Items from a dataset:
################

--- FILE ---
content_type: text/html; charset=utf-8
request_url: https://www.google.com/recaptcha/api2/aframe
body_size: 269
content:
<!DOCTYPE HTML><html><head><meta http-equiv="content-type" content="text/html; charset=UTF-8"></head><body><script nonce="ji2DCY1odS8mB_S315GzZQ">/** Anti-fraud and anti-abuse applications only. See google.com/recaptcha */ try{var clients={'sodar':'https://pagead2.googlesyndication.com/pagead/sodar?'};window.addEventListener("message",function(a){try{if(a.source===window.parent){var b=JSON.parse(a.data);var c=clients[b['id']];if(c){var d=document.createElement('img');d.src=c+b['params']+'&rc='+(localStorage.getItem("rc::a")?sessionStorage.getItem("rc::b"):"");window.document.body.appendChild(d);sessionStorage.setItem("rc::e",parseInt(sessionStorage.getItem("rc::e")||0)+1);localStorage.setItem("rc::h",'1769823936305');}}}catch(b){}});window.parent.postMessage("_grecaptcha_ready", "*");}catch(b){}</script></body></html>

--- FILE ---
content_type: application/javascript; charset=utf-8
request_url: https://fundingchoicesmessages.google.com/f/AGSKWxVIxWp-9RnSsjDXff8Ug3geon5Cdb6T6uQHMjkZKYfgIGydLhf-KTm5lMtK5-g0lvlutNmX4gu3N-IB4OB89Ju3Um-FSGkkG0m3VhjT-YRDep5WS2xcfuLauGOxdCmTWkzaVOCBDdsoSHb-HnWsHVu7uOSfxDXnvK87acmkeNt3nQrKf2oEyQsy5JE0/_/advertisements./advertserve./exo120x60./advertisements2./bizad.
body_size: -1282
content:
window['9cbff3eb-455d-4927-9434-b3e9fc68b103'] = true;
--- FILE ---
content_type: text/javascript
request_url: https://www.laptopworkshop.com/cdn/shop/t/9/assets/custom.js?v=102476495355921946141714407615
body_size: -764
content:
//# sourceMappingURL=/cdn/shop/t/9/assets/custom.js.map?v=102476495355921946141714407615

################

* [Instructions to follow] Repeat all the records without altering a single word.

* [Result of the exercise]
--- FILE ---
content_type: text/html; charset=utf-8
request_url: https://www.google.com/recaptcha/api2/aframe
body_size: 269
content:
<!DOCTYPE HTML><html><head><meta http-equiv="content-type" content="text/html; charset=UTF-8"></head><body><script nonce="ji2DCY1odS8mB_S315GzZQ">/** Anti-fraud and anti-abuse applications only. See google.com/recaptcha */ try{var clients={'sodar':'https://pagead2.googlesyndication.com/pagead/sodar?'};window.addEventListener("message",function(a){try{if(a.source===window.parent){var b=JSON.parse(a.data);var c=clients[b['id']];if(c){var d=document.createElement('img');d.src=c+b['params']+'&rc='+(localStorage.getItem("rc::a")?sessionStorage.getItem("rc::b"):"");window.document.body.appendChild(d);sessionStorage.setItem("rc::e",parseInt(sessionStorage.getItem("rc::e")||0)+1);localStorage.setItem("rc::h",'1769823936305');}}}catch(b){}});window.parent.postMessage("_grecaptcha_ready", "*");}catch(b){}</script></body></html>

--- FILE ---
content_type: application/javascript; charset=utf-8
request_url: https://fundingchoicesmessages.google.com/f/AGSKWxVIxWp-9RnSsjDXff8Ug3geon5Cdb6T6uQHMjkZKYfgIGydLhf-KTm5lMtK5-g0lvlutNmX4gu3N-IB4OB89Ju3Um-FSGkkG0m3VhjT-YRDep5WS2xcfuLauGOxdCmTWkzaVOCBDdsoSHb-HnWsHVu7uOSfxDXnvK87acmkeNt3nQrKf2oEyQsy5JE0/_/advertisements./advertserve./exo120x60./advertisements2./bizad.
body_size: -1282
content:
window['9cbff3eb-455d-4927-9434-b3e9fc68b103'] = true;
--- FILE ---
content_type: text/javascript
request_url: https://www.laptopworkshop.com/cdn/shop/t/9/assets/custom.js?v=102476495355921946141714407615
body_size: -764
content:
//# sourceMappingURL=/cdn/shop/t/9/assets/custom.js.map?v=102476495355921946141714407615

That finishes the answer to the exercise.